• [Passage for review]

[Start of section]

The defense to plaintiff’s suit is that the attorney-fee contract was made while a confidential relation existed between plaintiff and defendants without a full and fair disclosure of the facts on which the contract was predicated, it exacts an unreasonable and exorbitant fee and is oppressive, plaintiff failed to perform the contract, there was no consideration for it or at least a failure of consideration. On the third day of the trial defendants amended their answer by alleging that because of plaintiff’s negligence in failing to commence action to set aside the codicil to testator’s will and plaintiff’s misrepresentations to defendants to induce them not to contest the codicil defendants were damaged in the sum of $50,000 which should be set off against any amount due plaintiff.

I. The trial court found against defendants on all issues except he found the relation of attorney and client existed between plaintiff and defendants at the time the contract was made. Defendants are mistaken in asserting that because plaintiff did not appeal from this finding adverse to him it must now be taken *389 as a verity. We bave frequently pointed out that a party who wins his case cannot appeal from a mere adverse finding. It is not prejudicial to him. See Creel v. Hammans, 232 Iowa 95, 5 N.W.2d 169, and citations; Shaw v. Addison, 236 Iowa 720, 733, 18 N.W.2d 796, 803, and citations; Roth v. Headlee, 238 Iowa 1340, 1348, 29 N.W.2d 923, 927; In re Estate of Tone, 240 Iowa 1315, 1320, 39 N.W.2d 401, 404, 405.

Plaintiff has argued, as he may without appealing, this adverse finding is erroneous and there was no relation of attorney and client between him and defendants when the attorney-fee contract was made. See Katz Investment Co. v. Lynch, 242 Iowa 640, 646, 47 N.W.2d 800, 804, and citations; In re Application of National Freight Lines, 241 Iowa 179, 184, 40 N.W.2d 612, 615, and citations; Iowa Elec. Co. v. Home Ins. Co., 235 Iowa 672, 676, 17 N.W.2d 414, 416, and citations.

II. It is important to determine at the outset whether the fee contract was made, as defendants contend and the trial court found, during the existence of an attorney-client relationship between plaintiff and defendants or,' as plaintiff argues, at the inception thereof. It is more difficult for an attorney to enforce such a contract if made during the existence of the relationship rather than at its inception. See Edler v. Frazier, 174 Iowa 46, 52, 156 N.W. 182; 7 C. J. S., Attorney and Client, section 204a (2), page 1116; 5 Am. Jur., Attorneys at Law, sections 160, 189.

[End of section]

• [Tasks to complete]
• a. Answer these questions from the opinion excerpt:
(i) On which day of the trial did defendants amend their answer?
(ii) What sum did defendants claim as damages to be set off against any amount due plaintiff?
(iii) According to part II, when is it more difficult for an attorney to enforce a fee contract?
• b. Switch "without appealing" to "without filing an appeal" in the portion of the opinion excerpt starting at "Plaintiff has argued, as" and ending at "416, and citations.".
• c. List every court decision that the opinion excerpt cites by case name.
Rely only on the opinion excerpt for the answers.

• [Data]
[Start of section]

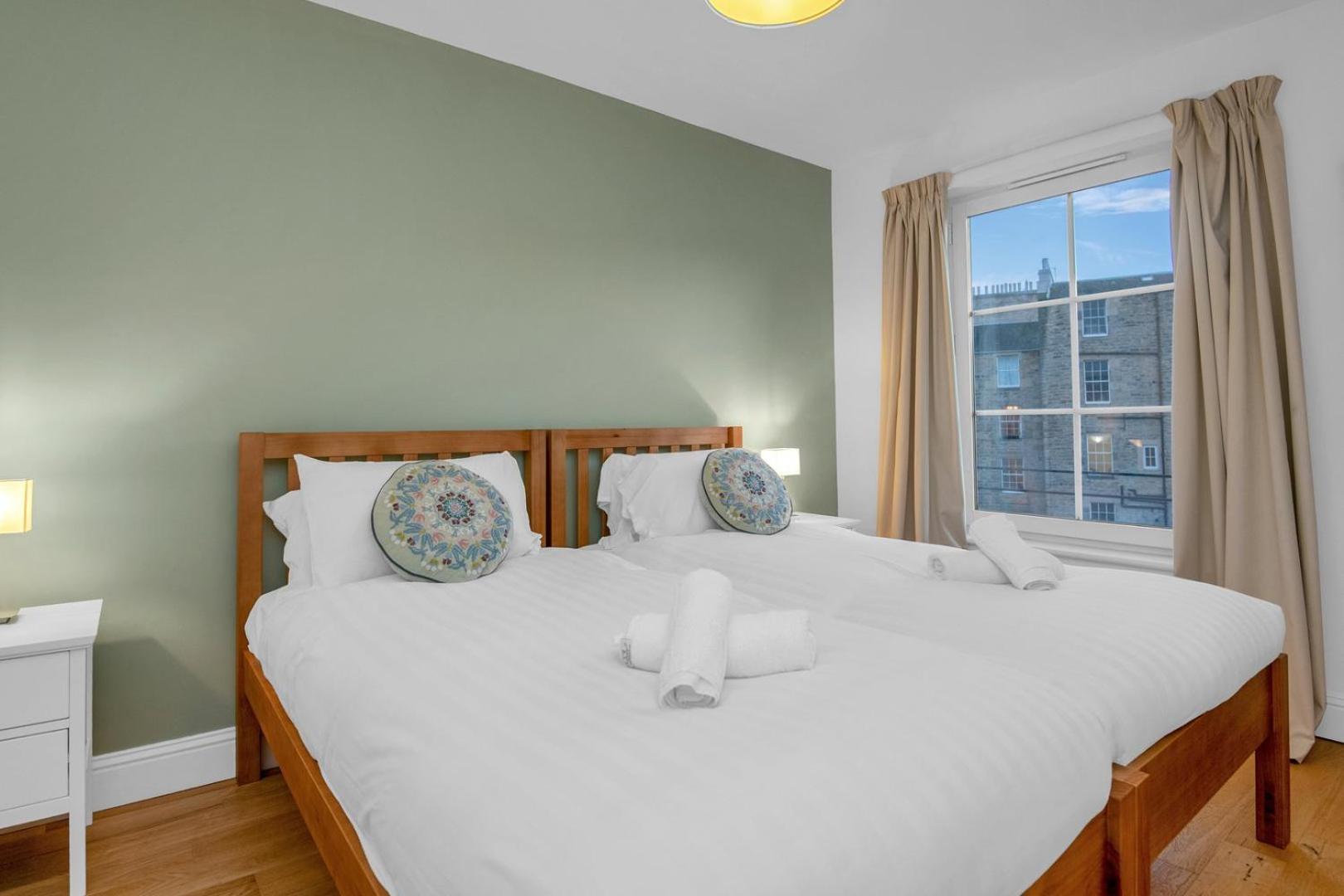 Guestready - Light & Airy In New Town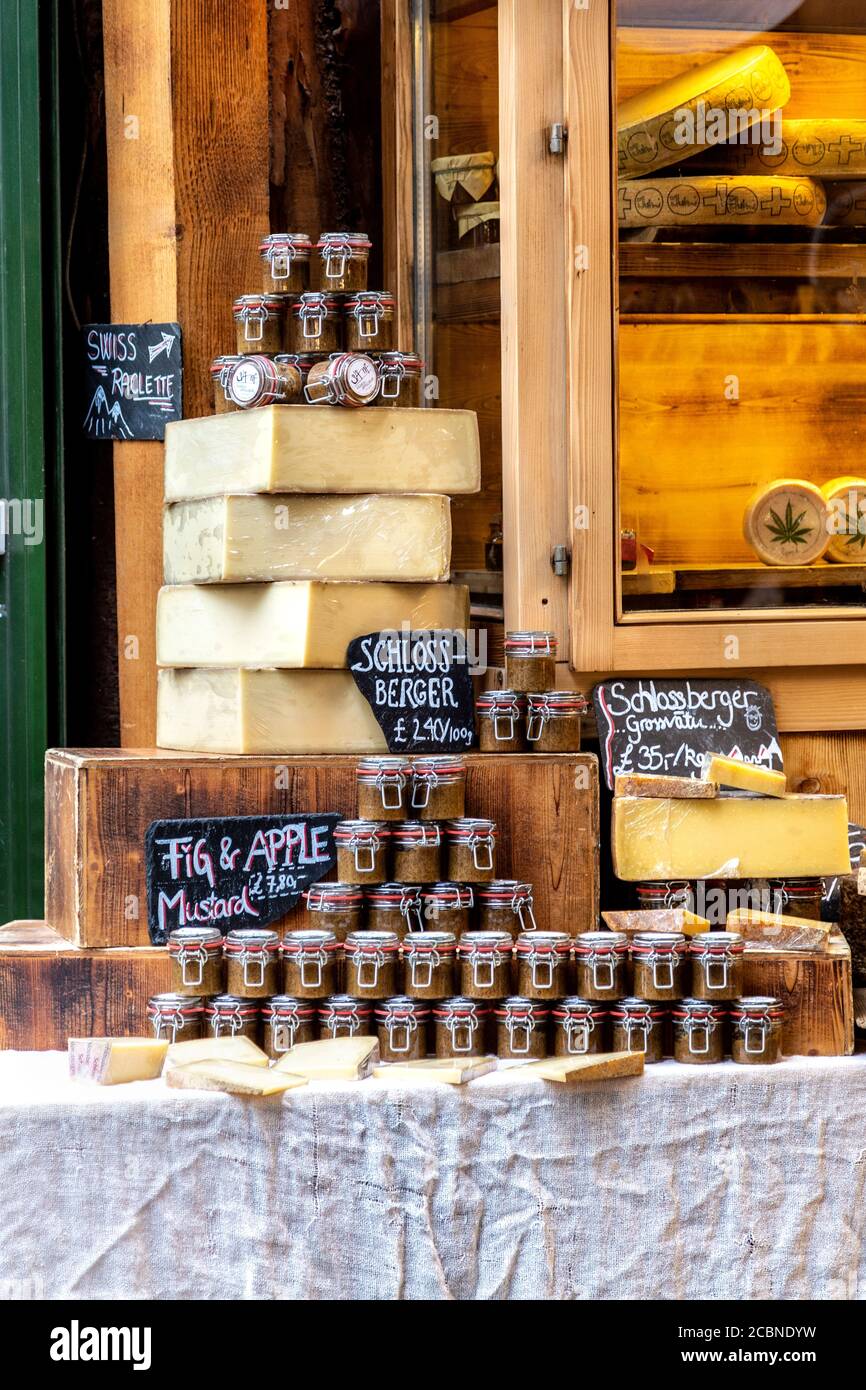 Stalla di formaggio Jumi al Borough Market, London Bridge, Londra, Regno Unito Foto Stock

[End of section]

• [Task results]
• a.
(i) The third day of the trial.
(ii) $50,000.
(iii) When the contract is made during the existence of the attorney-client relationship rather than at its inception.

• b.
Plaintiff has argued, as he may without filing an appeal, this adverse finding is erroneous and there was no relation of attorney and client between him and defendants when the attorney-fee contract was made. See Katz Investment Co. v. Lynch, 242 Iowa 640, 646, 47 N.W.2d 800, 804, and citations; In re Application of National Freight Lines, 241 Iowa 179, 184, 40 N.W.2d 612, 615, and citations; Iowa Elec. Co. v. Home Ins. Co., 235 Iowa 672, 676, 17 N.W.2d 414, 416, and citations.

• c.
Creel v. Hammans
Shaw v. Addison
Roth v. Headlee
In re Estate of Tone
Katz Investment Co. v. Lynch
In re Application of National Freight Lines
Iowa Elec. Co. v. Home Ins. Co.
Edler v. Frazier